Well that's unfortunate...

-grubby
October 17th, 2007, 03:40 AM
this has no relevance....all were only 7 or less watts apart from each other. And also, before you can declare ANYTHING you have to test on a very large amount of hardware. I'm sure if you did what the last sentence said that each one would be very varied

drascus
October 17th, 2007, 03:48 AM
Ok I didn't read the link I will admit. However I will give my first had experience. Under Windows XP Home edition on my Compaq presario v2000 I was getting about 2 hours of battery life (Which sucks by the way). OK With Ubuntu 7.04 I get anywhere from 2 1/2 hours to 3 hours depending on how bright I keep my screen. Now thats nothing to write home about but it is better. Also I think that with 7.10's new power features these stats will be improved.

adamklempner
October 17th, 2007, 03:50 AM
I wonder if the Windows installs had antivirus, antispyware, etc. (the necessary stuff) software installed and running?

vishzilla
October 17th, 2007, 04:24 AM
These tests are irrelevent, you never know the test results may differ with some other laptop or desktop.

Polygon
October 17th, 2007, 06:05 AM
they even say



Granted, this test isn't very controlled and was just intended to give a rough overview.

sstusick
October 17th, 2007, 07:17 AM
The batterly life on my laptop on Windows is about 1 hour 30 mins... Ubuntu gives me just under 3 hours of battery life.

tehhaxorr
October 17th, 2007, 07:35 AM
The batterly life on my laptop on Windows is about 1 hour 30 mins... Ubuntu gives me just under 3 hours of battery life.
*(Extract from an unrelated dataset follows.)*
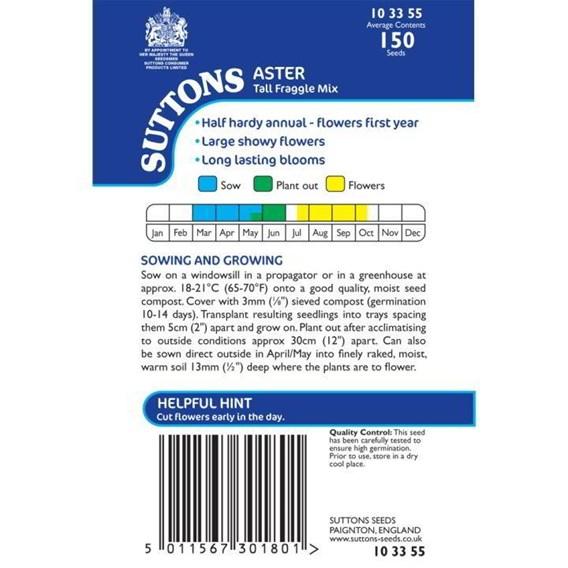 Aster Seeds - Tall Fraggle Mix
I have the exact opposite effect.

In Vista's power saver mode i get about 4.5 hours, in Kubuntu it's more like, 3 hours in power save.

PartisanEntity
October 17th, 2007, 07:43 AM
I have the feeling that my Turion powered laptop does a little better on battery in Windows than in Ubuntu. Either way it is a terrible processor for mobile computers, I am lucky if I can get 2 hours out of it.

Onyros
October 17th, 2007, 07:52 AM
I have the feeling that my Turion powered laptop does a little better on battery in Windows than in Ubuntu. Either way it is a terrible processor for mobile computers, I am lucky if I can get 2 hours out of it.I was once all cavalier about AMD's processors, even bought a laptop which had an Athlon 2500+ mobile just for the sake of it (btw, those were brilliant desktop processors for overclocking).
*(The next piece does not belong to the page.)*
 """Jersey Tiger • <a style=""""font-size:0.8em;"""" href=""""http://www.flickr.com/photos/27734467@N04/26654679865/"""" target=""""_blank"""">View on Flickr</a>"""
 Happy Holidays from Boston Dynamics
When I found out that an equivalent Pentium M 1400MHz ran faster and kept people running on battery twice as much or even more... There was no contest. There was no possibility for being cavalier :lolflag:

AMD never got it right in laptops.

PartisanEntity
October 17th, 2007, 07:57 AM
I was once all cavalier about AMD's processors, even bought a laptop which had an Athlon 2500+ mobile just for the sake of it (btw, those were brilliant desktop processors for overclocking).

When I found out that an equivalent Pentium M 1400MHz ran faster and kept people running on battery twice as much or even more... There was no contest. There was no possibility for being cavalier :lolflag:

AMD never got it right in laptops.

Well ironically a friend of mine has the Turion X2 (the dual core version) and that not only runs for longer on the battery but it is also silent in comparison to the Turion.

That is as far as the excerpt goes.